1. Troubles encountered
I have encountered a problem recently. Everyone is talking about "autonomous navigation", but how autonomous is this "autonomy" of autonomous navigation? Is it completely autonomous?
To answer this question, you must first recall the working mode of the mobile robot. Generally, a map of the environment is constructed first through the SLAM algorithm, and then autonomous navigation is started on this map.
In the process of autonomous navigation, it can be divided into
①Determine a target point first
②The path planning algorithm plans the global path from the current position to the target point
③Finally track the global path, and then cooperate with the local dynamic obstacle avoidance algorithm to reach the target point
Among them, steps ② and ③ are completely autonomous, and step ① needs to be operated manually. You might say that this must be operated by humans, because robots have to serve humans, and of course they have to reach the "designated" target points according to the wishes of humans.

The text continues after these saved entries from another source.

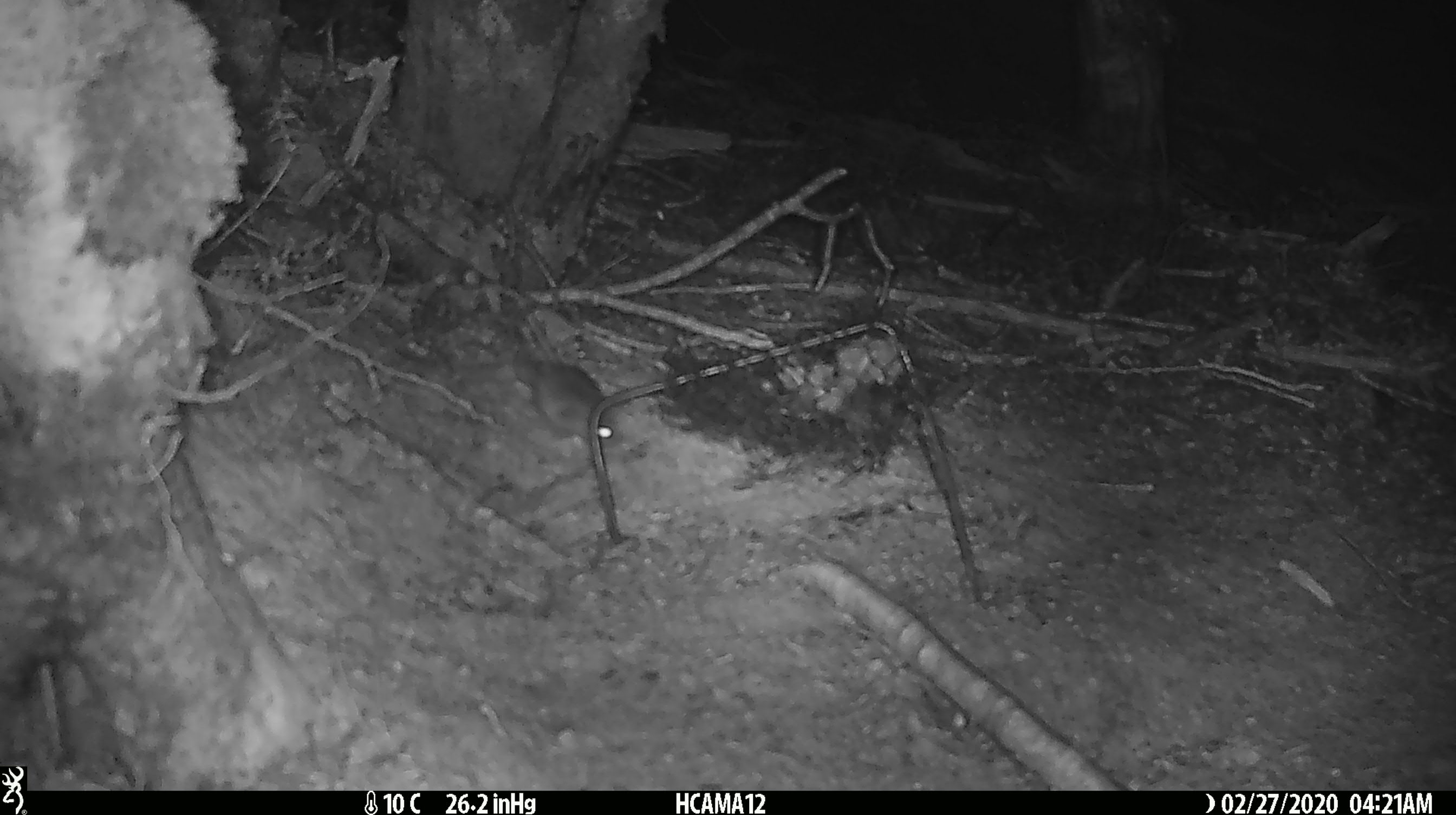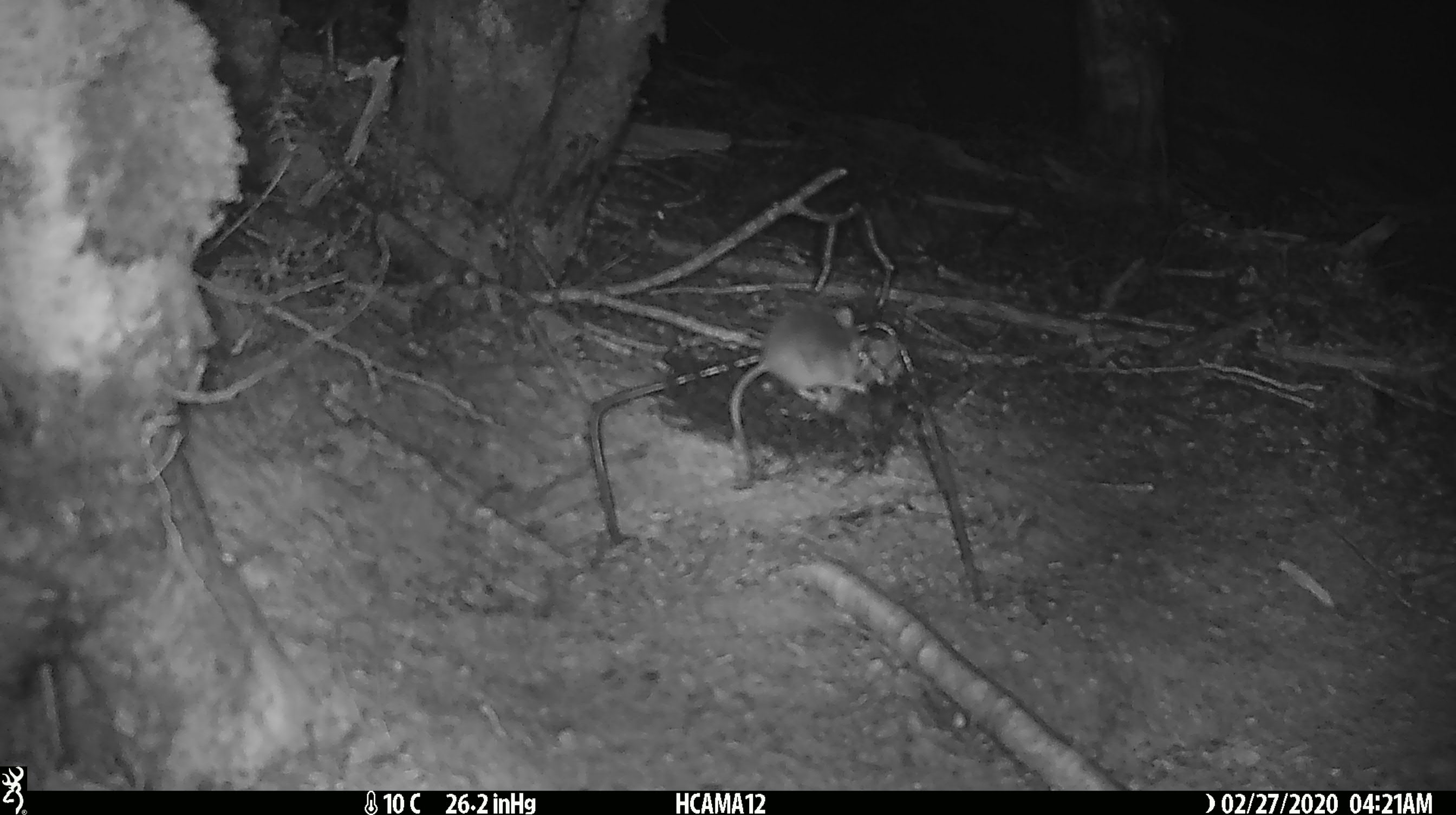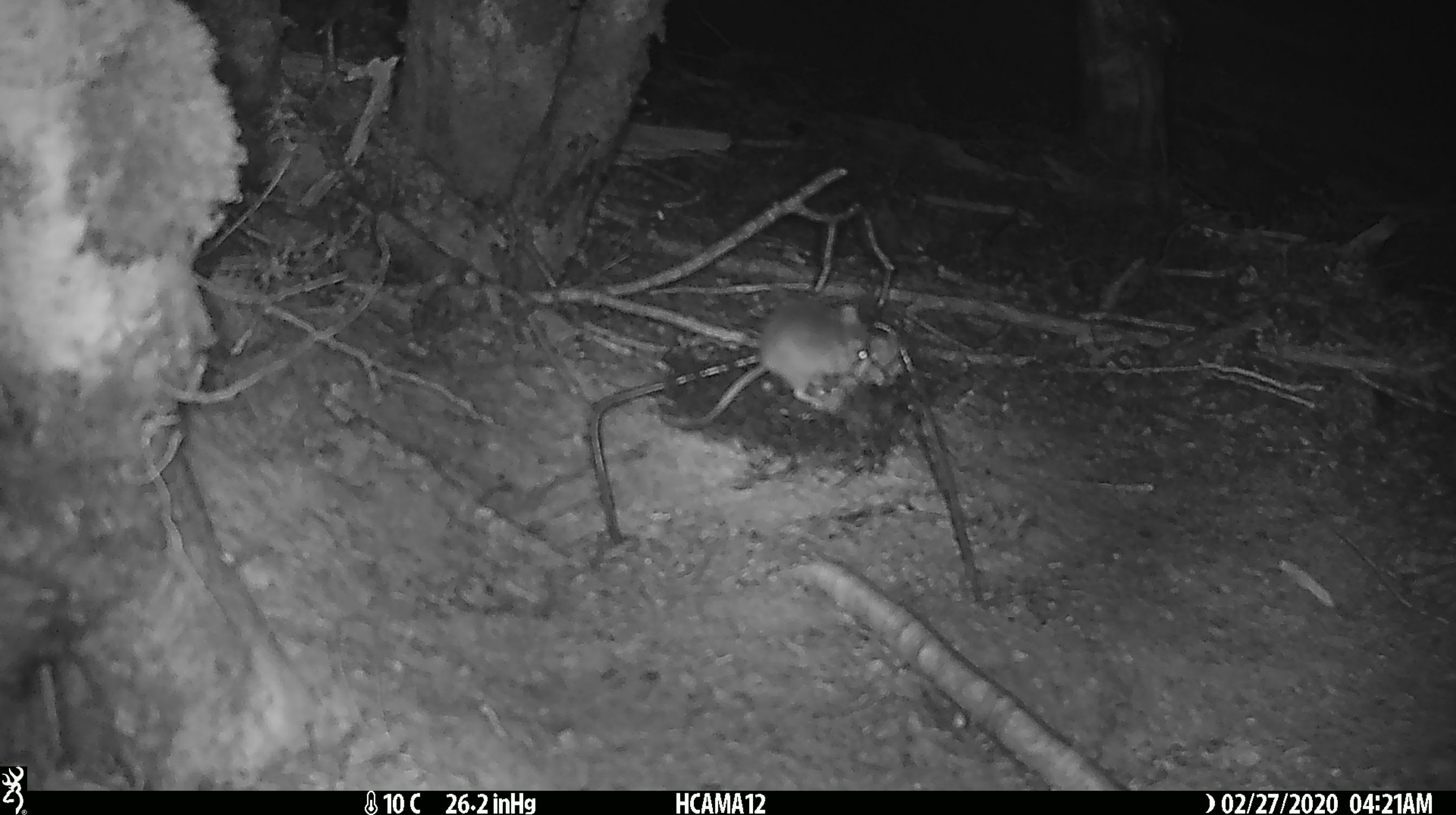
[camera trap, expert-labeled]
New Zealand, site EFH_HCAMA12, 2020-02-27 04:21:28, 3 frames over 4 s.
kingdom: Animalia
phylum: Chordata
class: Mammalia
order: Rodentia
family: Muridae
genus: Mus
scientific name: Mus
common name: mouse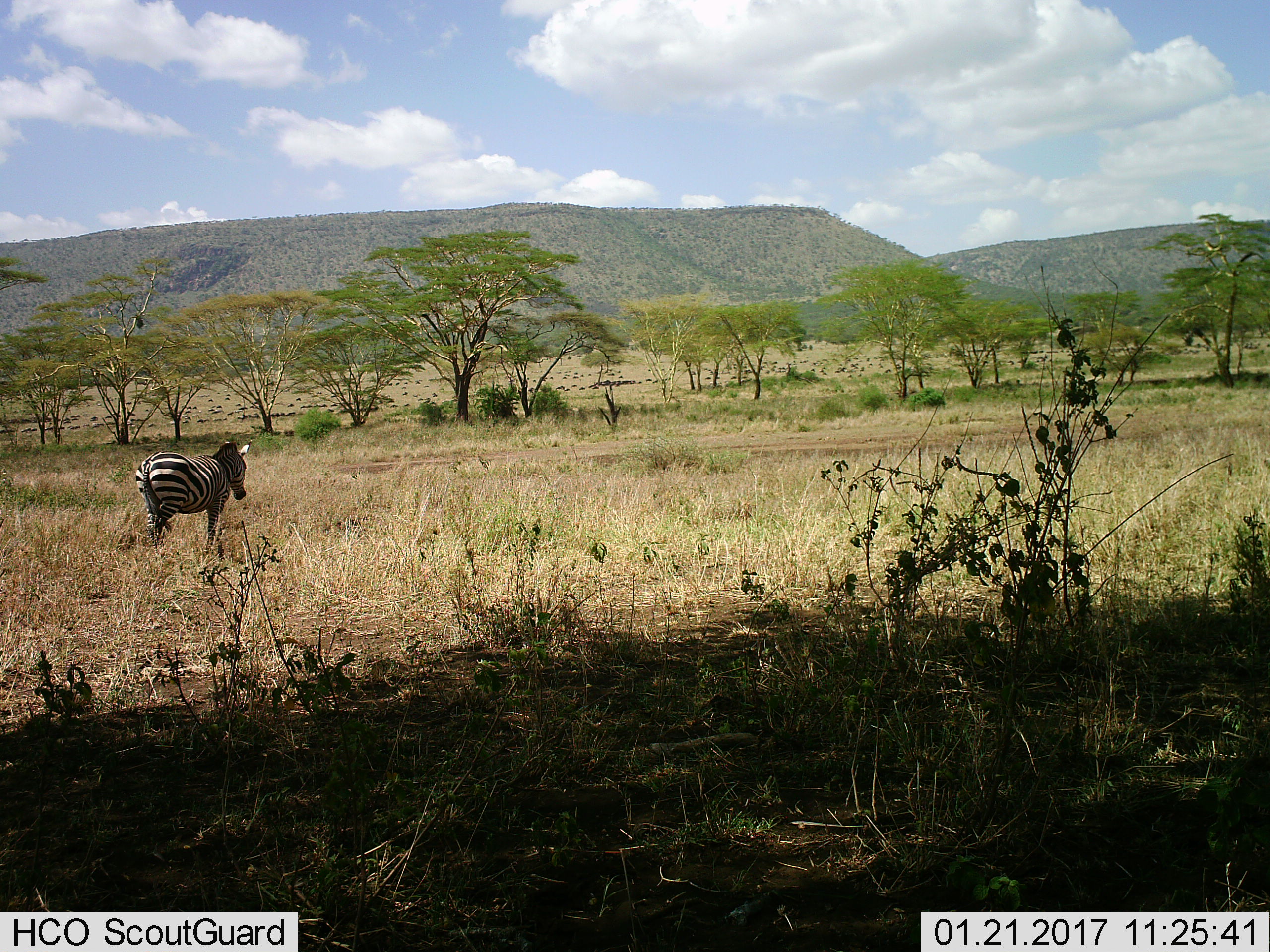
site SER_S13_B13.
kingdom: Animalia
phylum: Chordata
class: Mammalia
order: Perissodactyla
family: Equidae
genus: Equus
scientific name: Equus quagga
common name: plains zebra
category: zebraplains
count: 1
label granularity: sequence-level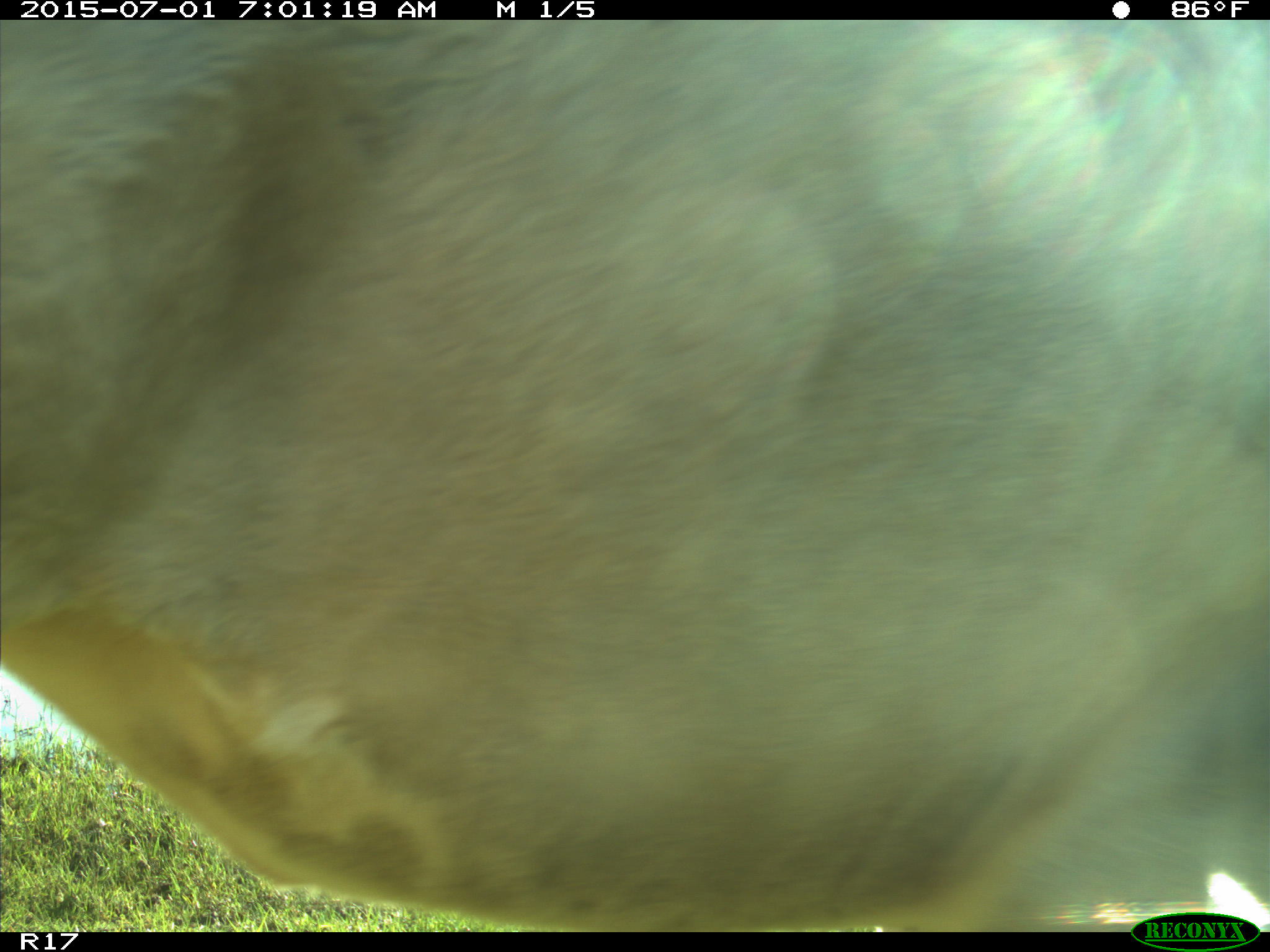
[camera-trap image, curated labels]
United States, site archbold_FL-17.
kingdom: Animalia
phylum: Chordata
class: Mammalia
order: Artiodactyla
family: Bovidae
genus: Bos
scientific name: Bos taurus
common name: domestic cow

However, the difference between an intelligent machine and a tool machine is that an intelligent machine is a robot that accomplishes tasks in a human way and according to human wishes, such as chatting, companionship, education, and shopping guides, which are all human lifestyles. The tool-type machine requires humans to operate the machine in the same way as a machine to complete tasks, such as remote control, programming, driving, and keyboard input, all of which are machine methods.
According to this view, we tremblingly mark a target point for the autonomous navigation robot. This behavior is obviously that humans will instantly downgrade the robot to a tool-type machine in the same way as a machine. If you follow the human way, you should complete the task like this, just say: "Turtlebot, help me fetch a bottle of beer" instead of giving the coordinates of a beer bottle.
2. How to solve it?
First, recognize what I say into text, that is, from "speech" to "text", the robot voice interaction has been and basically realized. The step from "text" to "map coordinates" is really a bit difficult.
Because, the map we built in the first step is only the outline points where the tables, chairs, and walls in the room are recognized, and they are all regarded as "obstacles" in this map.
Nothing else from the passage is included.